The committee rejected a ban that would have prevented Spanish national broadcaster RTVE from airing bullfights between the hours of 6 p.m. and 10 p.m., when children are most likely to be tuned in, according to The Local. The decision represents yet another victory for bullfighting advocates, who have worked hard to bring the traditional sporting event back to prominence after years of falling attendance, money problems and graying audiences.
RTVE stopped showing live bullfights back in 2006. Then, in 2011, the broadcaster revised its stylebook guidelines in order to stop showing prerecorded or rerun fights, out of concern for child viewers, reports The New York Times.
Bullfighting became so unpopular in the Catalonia region that opponents were able to push through a still-contentious bullfighting ban that went into effect in 2012.
Last September, however, the live broadcasts returned to RTVE with pomp and circumstance. Bullfighting promoters and advocates hoped that the return of live fights would help revive a historic pastime that had fallen largely out of favor as Spain's economy struggled and individual towns tried scraping together funds to host the violent events.
"Hopefully now through Spanish TV our media can once again generate enthusiasm among the people, the masses," Victoriano del Rio, a bull breeder, told the AP last year when live fights returned to RTVE. "[Bullfighting] is something that changes every second, a moment of life, a momentary breath, that I believe will once again take root among the people."

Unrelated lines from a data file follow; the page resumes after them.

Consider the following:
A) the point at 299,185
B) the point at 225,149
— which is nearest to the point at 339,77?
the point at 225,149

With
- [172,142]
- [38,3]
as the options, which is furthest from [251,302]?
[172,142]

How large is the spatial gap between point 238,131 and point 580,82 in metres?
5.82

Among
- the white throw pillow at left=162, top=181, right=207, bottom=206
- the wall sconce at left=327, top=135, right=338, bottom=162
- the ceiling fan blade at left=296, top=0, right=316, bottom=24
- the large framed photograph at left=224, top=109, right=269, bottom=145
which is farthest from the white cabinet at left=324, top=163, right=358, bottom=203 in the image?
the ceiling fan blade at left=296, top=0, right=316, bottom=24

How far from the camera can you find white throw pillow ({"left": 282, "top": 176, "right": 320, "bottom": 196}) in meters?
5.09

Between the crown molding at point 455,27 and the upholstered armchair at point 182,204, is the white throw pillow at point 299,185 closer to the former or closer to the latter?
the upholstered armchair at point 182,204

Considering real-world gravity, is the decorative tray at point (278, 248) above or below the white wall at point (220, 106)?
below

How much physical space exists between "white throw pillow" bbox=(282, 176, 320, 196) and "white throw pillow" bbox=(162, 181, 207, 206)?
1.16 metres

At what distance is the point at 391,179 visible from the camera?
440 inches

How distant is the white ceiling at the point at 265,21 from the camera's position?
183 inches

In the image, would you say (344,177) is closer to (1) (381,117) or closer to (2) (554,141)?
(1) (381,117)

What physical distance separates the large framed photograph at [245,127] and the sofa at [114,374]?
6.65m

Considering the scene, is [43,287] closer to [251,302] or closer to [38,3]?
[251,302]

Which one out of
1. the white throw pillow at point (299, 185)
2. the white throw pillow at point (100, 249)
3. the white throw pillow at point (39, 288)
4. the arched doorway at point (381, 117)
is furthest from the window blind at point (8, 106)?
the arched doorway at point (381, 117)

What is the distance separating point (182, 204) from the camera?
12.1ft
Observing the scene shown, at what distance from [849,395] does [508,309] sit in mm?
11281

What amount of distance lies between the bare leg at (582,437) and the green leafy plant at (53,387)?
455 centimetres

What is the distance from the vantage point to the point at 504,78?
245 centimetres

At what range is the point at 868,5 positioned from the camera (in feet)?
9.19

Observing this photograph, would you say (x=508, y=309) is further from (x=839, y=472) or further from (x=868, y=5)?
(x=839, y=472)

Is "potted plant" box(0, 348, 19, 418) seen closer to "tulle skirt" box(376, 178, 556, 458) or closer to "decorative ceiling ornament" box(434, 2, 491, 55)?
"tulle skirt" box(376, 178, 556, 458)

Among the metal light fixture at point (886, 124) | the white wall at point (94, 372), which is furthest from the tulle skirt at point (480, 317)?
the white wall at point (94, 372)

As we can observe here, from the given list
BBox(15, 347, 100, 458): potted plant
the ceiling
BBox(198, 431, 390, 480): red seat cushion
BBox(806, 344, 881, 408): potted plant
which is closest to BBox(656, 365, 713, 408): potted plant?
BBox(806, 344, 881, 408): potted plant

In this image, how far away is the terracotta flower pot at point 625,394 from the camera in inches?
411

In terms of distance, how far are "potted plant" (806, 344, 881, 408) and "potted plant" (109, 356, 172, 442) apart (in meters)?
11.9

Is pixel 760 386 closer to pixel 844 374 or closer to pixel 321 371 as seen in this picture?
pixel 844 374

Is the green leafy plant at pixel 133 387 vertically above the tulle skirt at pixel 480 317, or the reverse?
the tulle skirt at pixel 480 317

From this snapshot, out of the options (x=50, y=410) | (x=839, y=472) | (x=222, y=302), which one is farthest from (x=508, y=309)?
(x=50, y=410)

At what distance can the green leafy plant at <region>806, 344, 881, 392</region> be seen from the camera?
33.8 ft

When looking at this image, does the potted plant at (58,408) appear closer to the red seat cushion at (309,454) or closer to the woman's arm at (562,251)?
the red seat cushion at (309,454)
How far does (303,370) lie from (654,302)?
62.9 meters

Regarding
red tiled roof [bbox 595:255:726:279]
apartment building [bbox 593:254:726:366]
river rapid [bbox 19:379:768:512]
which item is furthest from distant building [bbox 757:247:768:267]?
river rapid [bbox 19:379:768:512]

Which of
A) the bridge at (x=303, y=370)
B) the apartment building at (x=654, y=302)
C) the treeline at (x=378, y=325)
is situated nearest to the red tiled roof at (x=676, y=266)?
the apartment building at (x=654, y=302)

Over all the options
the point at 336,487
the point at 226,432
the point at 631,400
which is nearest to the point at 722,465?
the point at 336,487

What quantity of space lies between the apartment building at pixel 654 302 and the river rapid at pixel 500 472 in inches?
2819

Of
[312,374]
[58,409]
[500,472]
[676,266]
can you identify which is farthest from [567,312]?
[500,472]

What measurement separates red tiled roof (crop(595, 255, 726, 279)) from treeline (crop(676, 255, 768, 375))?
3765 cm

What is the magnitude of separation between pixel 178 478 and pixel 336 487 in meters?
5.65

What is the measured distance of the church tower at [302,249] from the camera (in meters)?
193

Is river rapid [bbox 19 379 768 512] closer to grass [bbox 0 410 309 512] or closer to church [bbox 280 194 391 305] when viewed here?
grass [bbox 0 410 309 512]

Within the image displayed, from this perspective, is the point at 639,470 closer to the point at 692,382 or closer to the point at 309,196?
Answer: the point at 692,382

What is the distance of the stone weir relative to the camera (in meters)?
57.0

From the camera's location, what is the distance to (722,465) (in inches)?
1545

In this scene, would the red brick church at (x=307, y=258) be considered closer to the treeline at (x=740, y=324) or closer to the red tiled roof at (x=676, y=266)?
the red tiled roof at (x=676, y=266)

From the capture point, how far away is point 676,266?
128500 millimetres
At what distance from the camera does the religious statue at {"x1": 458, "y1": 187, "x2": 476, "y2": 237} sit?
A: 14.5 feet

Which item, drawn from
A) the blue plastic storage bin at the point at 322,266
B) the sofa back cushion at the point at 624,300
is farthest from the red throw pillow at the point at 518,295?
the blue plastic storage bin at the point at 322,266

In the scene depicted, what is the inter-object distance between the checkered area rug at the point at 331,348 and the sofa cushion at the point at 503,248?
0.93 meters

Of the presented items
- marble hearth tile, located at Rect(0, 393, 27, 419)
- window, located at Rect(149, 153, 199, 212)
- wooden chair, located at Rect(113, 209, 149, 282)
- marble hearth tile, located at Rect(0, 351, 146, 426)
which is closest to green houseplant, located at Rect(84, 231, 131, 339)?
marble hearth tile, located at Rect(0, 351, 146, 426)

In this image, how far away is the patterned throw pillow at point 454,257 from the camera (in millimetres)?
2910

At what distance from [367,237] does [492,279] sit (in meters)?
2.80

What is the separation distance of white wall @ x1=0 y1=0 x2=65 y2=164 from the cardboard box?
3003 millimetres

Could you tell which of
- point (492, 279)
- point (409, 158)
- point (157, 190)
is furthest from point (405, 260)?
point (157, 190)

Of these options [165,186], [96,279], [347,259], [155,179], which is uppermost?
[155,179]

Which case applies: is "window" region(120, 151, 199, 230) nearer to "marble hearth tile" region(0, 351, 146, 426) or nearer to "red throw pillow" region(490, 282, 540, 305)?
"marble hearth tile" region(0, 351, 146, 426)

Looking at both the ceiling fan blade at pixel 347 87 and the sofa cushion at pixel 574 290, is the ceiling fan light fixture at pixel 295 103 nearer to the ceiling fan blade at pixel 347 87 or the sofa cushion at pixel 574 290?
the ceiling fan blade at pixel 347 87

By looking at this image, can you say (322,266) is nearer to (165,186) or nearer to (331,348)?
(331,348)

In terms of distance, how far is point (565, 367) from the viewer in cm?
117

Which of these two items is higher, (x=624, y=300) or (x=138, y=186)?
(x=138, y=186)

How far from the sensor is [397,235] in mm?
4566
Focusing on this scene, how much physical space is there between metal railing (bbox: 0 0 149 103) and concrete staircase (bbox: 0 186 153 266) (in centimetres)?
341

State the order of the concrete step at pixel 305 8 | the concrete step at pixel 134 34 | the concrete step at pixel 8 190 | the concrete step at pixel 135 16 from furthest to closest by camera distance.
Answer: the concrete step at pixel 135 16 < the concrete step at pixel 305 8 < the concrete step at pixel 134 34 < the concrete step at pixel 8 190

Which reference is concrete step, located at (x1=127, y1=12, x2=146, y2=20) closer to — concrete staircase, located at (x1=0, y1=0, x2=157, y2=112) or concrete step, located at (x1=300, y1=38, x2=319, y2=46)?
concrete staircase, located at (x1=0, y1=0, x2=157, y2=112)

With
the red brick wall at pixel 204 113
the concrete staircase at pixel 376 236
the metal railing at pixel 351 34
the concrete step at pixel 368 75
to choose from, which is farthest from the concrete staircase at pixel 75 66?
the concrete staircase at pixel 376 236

Government officials who had attempted to ban the fights during primetime spoke out against bullfighting this week, notes The Local. Televised fights represent a "flagrant breach" of the RTVE style guide, left-wing politician Joan Baldoví said, according to the site, adding that the "graphic" images inherent in bullfighting constituted "violence against animals" and were not appropriate for younger viewers.
Others scoffed at these concerns, however. Miguel Sanchez de Alcazar, a member of Spain's ruling Popular Party, said the proposed ban was merely part of "some sort of ideological crusade," per The Local.